X-rays only show something if the bone is destroyed or if increased new bone formation takes place as a reaction to the bone destruction. Accordingly, you only see something relatively late. This is where magnetic resonance imaging (MRI) comes into play. Scintigraphy used to be deployed, but it is relatively unspecific and therefore less significant in diagnosing. MRI, on the other hand, offers the enormous advantage that you can see the inflammation in the bones.
So you don’t have to wait until the bone is destroyed. This makes early diagnosis possible. That’s why we now say axial spondyloarthritis. This includes the entire disease group, regardless of whether there are X-ray changes or not. This can be broken down further into:
- Non-radiographic axial spondyloarthritis (nr-axSpA) with no radiographic changes visible
- Radiographic axial spondyloarthritis with evidence of radiographic changes in the sacroiliac joints
In addition, the term ankylosing spondylitis exists.
ER: This means that the change in terminology has a lot to do with how the disease has been diagnosed in the past and today. After all, how common is the diagnosis of axSpA today — and how is it made?
JS: There is an older study from a general practice in England. We always refer to that. It’s still a bit vague, but we estimate that about 5 % of people with chronic back pain who go to the doctor because of it have axSpA. That’s relatively little. And because of this, any test that is positive on its own results in a relatively low post-test probability.

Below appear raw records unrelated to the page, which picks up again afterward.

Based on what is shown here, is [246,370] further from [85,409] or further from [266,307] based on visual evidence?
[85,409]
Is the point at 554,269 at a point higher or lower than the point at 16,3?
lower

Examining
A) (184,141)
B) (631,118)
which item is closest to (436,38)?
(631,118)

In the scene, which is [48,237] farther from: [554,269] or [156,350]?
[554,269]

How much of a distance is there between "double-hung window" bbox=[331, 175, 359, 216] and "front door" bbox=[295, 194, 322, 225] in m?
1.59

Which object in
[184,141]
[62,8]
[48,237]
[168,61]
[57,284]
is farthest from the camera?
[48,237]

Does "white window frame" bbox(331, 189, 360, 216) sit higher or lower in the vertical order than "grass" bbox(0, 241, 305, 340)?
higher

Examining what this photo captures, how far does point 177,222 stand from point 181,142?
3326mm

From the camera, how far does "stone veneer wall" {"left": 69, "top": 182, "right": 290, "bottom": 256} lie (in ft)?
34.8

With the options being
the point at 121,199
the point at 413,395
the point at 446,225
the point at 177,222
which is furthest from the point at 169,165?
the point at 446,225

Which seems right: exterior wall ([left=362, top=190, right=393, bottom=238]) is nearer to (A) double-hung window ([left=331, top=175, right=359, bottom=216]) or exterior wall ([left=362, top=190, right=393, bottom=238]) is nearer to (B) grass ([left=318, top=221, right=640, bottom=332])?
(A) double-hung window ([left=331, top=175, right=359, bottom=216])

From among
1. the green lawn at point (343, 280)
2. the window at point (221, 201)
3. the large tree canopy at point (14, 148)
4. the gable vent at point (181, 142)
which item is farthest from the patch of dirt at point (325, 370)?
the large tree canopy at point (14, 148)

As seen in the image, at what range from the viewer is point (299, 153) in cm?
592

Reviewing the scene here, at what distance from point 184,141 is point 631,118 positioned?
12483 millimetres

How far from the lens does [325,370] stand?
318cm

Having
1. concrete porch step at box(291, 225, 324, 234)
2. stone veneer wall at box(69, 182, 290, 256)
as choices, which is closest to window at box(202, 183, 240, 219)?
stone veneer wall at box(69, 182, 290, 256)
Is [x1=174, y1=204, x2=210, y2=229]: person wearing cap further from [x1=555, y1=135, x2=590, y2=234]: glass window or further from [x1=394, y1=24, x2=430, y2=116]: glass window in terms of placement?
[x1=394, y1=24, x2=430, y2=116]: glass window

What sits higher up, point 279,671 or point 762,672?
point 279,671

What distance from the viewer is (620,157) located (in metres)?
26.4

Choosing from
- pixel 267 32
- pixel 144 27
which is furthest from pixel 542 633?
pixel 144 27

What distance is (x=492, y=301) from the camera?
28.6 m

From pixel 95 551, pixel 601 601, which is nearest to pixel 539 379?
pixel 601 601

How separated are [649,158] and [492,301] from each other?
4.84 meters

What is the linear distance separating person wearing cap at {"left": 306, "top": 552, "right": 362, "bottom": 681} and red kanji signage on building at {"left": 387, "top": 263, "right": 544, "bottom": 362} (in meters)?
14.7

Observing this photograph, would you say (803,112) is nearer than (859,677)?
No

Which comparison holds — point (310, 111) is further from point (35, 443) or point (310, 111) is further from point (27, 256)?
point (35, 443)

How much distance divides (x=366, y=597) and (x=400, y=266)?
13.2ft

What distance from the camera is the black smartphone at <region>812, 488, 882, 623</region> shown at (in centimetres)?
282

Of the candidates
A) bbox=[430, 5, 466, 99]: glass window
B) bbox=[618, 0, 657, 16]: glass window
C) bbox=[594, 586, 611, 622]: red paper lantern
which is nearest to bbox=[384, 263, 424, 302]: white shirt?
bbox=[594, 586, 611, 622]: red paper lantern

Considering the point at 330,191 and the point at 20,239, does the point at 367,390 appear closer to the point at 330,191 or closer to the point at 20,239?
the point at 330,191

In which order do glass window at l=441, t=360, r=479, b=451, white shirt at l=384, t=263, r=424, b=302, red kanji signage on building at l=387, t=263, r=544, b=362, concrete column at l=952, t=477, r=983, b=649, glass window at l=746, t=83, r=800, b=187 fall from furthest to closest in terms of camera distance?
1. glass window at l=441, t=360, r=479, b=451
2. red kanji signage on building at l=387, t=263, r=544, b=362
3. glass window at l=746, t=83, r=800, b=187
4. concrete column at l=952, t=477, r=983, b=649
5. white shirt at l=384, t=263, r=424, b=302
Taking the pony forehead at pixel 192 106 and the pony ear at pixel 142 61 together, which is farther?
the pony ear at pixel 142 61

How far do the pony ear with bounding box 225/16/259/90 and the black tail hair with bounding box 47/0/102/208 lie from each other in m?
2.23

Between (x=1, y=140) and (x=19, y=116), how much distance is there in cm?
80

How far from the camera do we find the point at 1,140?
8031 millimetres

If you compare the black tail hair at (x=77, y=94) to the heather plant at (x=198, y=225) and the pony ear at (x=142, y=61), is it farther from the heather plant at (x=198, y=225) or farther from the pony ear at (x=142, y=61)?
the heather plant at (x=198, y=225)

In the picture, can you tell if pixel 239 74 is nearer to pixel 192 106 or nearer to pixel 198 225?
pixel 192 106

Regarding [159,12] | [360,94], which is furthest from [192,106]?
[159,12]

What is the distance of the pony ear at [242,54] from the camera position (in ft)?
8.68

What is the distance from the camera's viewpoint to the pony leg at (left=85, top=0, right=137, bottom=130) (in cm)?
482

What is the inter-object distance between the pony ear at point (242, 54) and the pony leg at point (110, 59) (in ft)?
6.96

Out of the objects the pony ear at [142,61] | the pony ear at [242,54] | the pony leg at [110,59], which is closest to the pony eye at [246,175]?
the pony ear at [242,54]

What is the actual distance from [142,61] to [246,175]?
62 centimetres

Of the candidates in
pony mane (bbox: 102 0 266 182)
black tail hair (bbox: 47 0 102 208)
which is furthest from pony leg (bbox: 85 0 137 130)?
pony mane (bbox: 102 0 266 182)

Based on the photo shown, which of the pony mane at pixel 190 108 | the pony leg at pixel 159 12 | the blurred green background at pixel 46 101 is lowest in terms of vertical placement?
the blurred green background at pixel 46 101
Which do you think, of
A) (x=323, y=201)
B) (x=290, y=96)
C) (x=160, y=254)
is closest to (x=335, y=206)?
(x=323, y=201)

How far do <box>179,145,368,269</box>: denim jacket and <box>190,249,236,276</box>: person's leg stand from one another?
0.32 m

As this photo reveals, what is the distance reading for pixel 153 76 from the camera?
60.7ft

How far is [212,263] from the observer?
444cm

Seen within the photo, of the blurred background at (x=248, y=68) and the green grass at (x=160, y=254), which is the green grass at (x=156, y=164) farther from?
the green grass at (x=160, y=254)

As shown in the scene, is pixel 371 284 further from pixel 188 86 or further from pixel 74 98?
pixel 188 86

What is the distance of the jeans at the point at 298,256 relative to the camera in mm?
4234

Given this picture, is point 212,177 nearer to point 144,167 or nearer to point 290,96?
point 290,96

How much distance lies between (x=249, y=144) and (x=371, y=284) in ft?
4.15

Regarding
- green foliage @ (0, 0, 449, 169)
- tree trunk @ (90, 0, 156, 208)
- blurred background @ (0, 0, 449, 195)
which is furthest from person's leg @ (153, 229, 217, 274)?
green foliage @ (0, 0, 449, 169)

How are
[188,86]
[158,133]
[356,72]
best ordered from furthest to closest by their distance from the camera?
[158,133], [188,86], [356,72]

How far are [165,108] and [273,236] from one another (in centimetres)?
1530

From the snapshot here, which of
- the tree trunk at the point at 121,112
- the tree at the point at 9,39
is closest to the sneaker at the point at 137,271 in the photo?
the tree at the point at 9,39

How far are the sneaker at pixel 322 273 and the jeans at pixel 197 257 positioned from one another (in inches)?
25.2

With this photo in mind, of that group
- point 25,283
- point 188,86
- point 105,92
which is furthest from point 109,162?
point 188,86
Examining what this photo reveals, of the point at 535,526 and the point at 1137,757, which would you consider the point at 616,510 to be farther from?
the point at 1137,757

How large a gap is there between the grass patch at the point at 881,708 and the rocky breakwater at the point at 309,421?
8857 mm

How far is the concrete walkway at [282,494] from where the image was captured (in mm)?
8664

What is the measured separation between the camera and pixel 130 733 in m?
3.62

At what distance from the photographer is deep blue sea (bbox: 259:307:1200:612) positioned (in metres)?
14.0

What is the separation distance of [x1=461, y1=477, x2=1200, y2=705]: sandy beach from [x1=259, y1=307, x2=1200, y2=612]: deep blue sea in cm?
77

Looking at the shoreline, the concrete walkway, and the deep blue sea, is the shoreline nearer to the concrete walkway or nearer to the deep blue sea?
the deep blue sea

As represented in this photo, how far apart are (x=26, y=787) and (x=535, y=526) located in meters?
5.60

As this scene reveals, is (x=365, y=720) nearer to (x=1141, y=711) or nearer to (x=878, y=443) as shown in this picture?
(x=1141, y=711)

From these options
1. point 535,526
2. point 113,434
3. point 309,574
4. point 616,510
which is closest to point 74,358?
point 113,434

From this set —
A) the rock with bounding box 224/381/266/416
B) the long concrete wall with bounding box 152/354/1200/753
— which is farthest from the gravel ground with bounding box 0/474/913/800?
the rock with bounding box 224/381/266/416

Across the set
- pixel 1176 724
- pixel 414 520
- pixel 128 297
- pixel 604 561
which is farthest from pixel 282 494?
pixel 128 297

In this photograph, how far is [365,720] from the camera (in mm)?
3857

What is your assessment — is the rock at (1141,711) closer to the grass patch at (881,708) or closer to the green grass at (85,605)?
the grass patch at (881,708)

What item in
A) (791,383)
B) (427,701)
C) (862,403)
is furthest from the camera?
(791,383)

This is a term that is discussed again and again in connection with the coronavirus: What is the probability that I have the disease if I have antibodies? But that’s generally true in medicine, and because we have a relatively low pre-test probability, you cannot diagnose with a simple test. You have to make various tests and take the overall picture into account.
With this in mind, we have been saying for a number of years that there are two strategies. For once, what do you offer the doctor who first sees this patient with chronic back pain? We actually don’t think they are able to diagnose well just like that — because it’s complex, and one needs experience. And that’s why we have developed other so-called screening parameters, i.e. “red flags”, that show the doctors when they should also think about axSpA when a patient with symptoms is sitting in front of them.
ER: Back pain is actually a widespread disease, but axSpA is rare. So how do you get a grip on axial spondyloarthritis in the first place? Initially, I would present a problem that isn’t very specific at the doctor’s office. I would probably complain of lower back pain. But that can be caused by many things, for example by stress.
JS: But if, for example, this patient says, “Oh, the back pain comes on in the morning when I wake up and if I walk around a bit, it gets better. But when I sit down, it doesn’t get any better.” Then that’s an indication that axial spondyloarthritis may be an issue there.
But also when other parameters are positive, for example psoriasis is present or a laboratory test was carried out and this gene, HLA-B27, was positive, this should lead one to investigate further.
Especially in young patients, if only one of these parameters is positive, we have recommended referral to a rheumatologist. In some countries, specialists in physical medicine also take care of these patients. In Germany, this is most likely an assignment in the field of rheumatology, and the rheumatologist then has to do all the examinations.
ER: What questions would one ask in the anamnesis, for example? I am also thinking of secondary diseases such as psoriasis, which often occur together with axSpA. So how would you go about doing that?
JS: When taking the medical history, one must ask when the pain occurs (rather in the morning or more in the evening). How does it feel when active or moving? In addition, they are asked about psoriasis, Crohn’s disease and other diseases — including whether they may have run in the family. Then the HLA-B27 gene and inflammation parameters such as blood sedimentation and C-reactive protein must be determined. And then imaging comes into play.